- _Aplica lo leído_:
- a) Transcribe del texto sobre los poetas alcarreños el fragmento que comienza con "Dos poetas de" y sigue hasta "tan estupendamente españoles.".
- b) Continúa el texto sobre los poetas alcarreños a partir de su última oración.

- _Pasaje_:

Dos poetas de la tierra: Juan Ruiz y José Antonio Ochaita
En estos días que han sido dedicados a la eterna poesía, y andando en lecturas, de patrimonio y de historia, de literatura y evocaciones, me han saltado a las manos los nombres -y las obras- de dos poetas alcarreños; de dos escritores grandes, con proyección y mito. Qué fácil es recordarlos, leer sus obras, disfrutar de sus decires, tan simpáticos, tan optimistas, tan estupendamente españoles.
El Arcipreste de Hita
Me refiero a Juan Ruiz, un clérigo que vivió en el siglo XIV, por el valle del Henares y el Tajo, entre Guadalajara y Alcalá, Hita y Mohernando, Toledo y Talavera. Uno de los nuestros. Se movió mucho, siempre a pie, o en borrico. No creo que fuera en mula, porque solo la usaban los altos dignatarios. Subió a los puertos de la sierra, pasó frío, cantó y bailó siempre que pudo, comió bien siempre, y de vez en cuando se sentaba a escribir poemas, que trataban de loar a la Virgen, cantar a la buena vida y advertir de los peligros (y las oportunidades) que daba la vida disipada.
Nacido en Alcalá de Henares, hacia 1283, murió en este entorno, en 1351. Su título, de Arcipreste de Hita, se refiere a que tenía un puesto en el cabildo catedralicio de Toledo, titulado así, con el de arcipreste de uno de los lugares señeros del reino toledano. Entresacando datos (que son mínimos) de su biografía, nos enteramos de que estudió en Toledo, en Alcalá, y en algún momento (y quizás por su expresión libertina y poco considerada) fue encarcelado por orden del señor territorial, el arzobispo don Gil de Albornoz, a quien él ridiculizaba en sus escritos. Debió ser muy entendido en música, lo que entonces se llamaba trovador: porque en su obra da razones muy detalladas de los instrumentos, las melodías y el proceso armónico de entonces.

- _Datos proporcionados_:
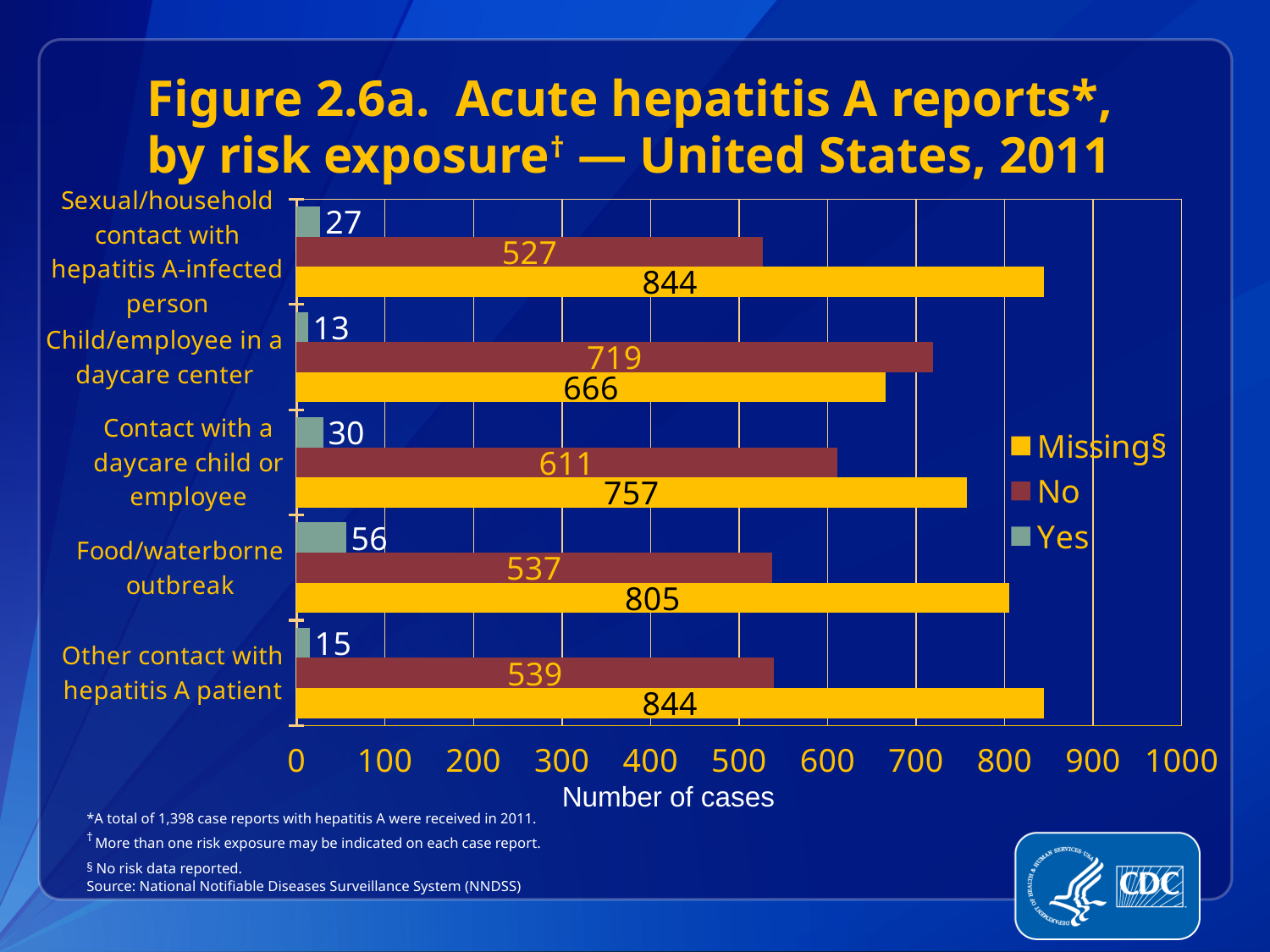
What type of chart is shown on the slide? bar chart How many cases are reported as "Yes" for Food/waterborne outbreak? 56 How many series does the legend list? 3 What is the difference between the "No" and "Missing" values for Child/employee in a daycare center? 53 How many risk exposure categories are shown on the chart? 5 What is the "Missing" value for Contact with a daycare child or employee? 757 Which risk exposure category has the highest "Yes" value? Food/waterborne outbreak Is the "No" value for Sexual/household contact with hepatitis A-infected person greater or less than 600? less What is the "No" value for Child/employee in a daycare center? 719 Which is larger for Contact with a daycare child or employee: the "No" value or the "Missing" value? Missing Which risk exposure category has the lowest "Yes" value? Child/employee in a daycare center Which category has the lowest "Missing" value? Child/employee in a daycare center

- _Respuestas del ejercicio_:
- a)
Dos poetas de la tierra: Juan Ruiz y José Antonio Ochaita
En estos días que han sido dedicados a la eterna poesía, y andando en lecturas, de patrimonio y de historia, de literatura y evocaciones, me han saltado a las manos los nombres -y las obras- de dos poetas alcarreños; de dos escritores grandes, con proyección y mito. Qué fácil es recordarlos, leer sus obras, disfrutar de sus decires, tan simpáticos, tan optimistas, tan estupendamente españoles.

- b)
La única obra conocida de Juan Ruiz es el “Libro de Buen Amor”. Del que nos han llegado hoy tres códices completos, especialmente notable el de la Universidad de Salamanca, en el que se basan las ediciones modernas. Ya el marqués de Santillana le conoció, y le llamaba “el Libro del Arcipreste”, pero fue en 1898 que Ramón Menéndez Pidal le diço el nombre con que hoy se le conoce. Está redactado entre 1330 y 1343, y se imprimió por primera vez en 1790, por Tomás Antonio Sánchez, con el título de “Poesías”.
El personaje ha quedado desdibujado por la leyenda, y lo único concreto que de él sabemos es que fue un clérigo del arzobispado toledano, que aparece en algún documento nombrado como “Johanne Roderici archipresbitero de Fita” haciendo de testigo en algún juicio. Quizás fue sobrino y por tanto protegido del obispo seguntino don Simón de Cisneros, pasando luego al cortejo del obispo toledano don Gil de Albornoz, con quien anduvo caminos, y quizás hasta le acompañó a Concilios (Aviñón, Roma…) aunque siempre se movió en el ámbito de los valles de Tajo, Manzanares, Jarama y Henares.
El Libro de Buen Amor de este arcipreste castellano está escrito a lo largo de una vida, en diferentes épocas, lugares y momentos inspirativos. No encaja con claridad en una corriente literaria medieval, creando por sí mismo una nueva fórmula: el compendio de temas, de géneros, y síntesis de todo lo hecho hasta entonces, Con fuerza argumental y descriptiva, el autor se pone, en primera persona, como sujeto activo, y pasivo, de amores varios. El protagonista, es un clérigo, un arcipreste, y se muestra como un persistente y tenaz amante, que una y otra vez trata de alcanzar la plenitud del amor, aunque, consciente de sus peligros y contradicciones, no logra sino cosechar un fracaso tras otro.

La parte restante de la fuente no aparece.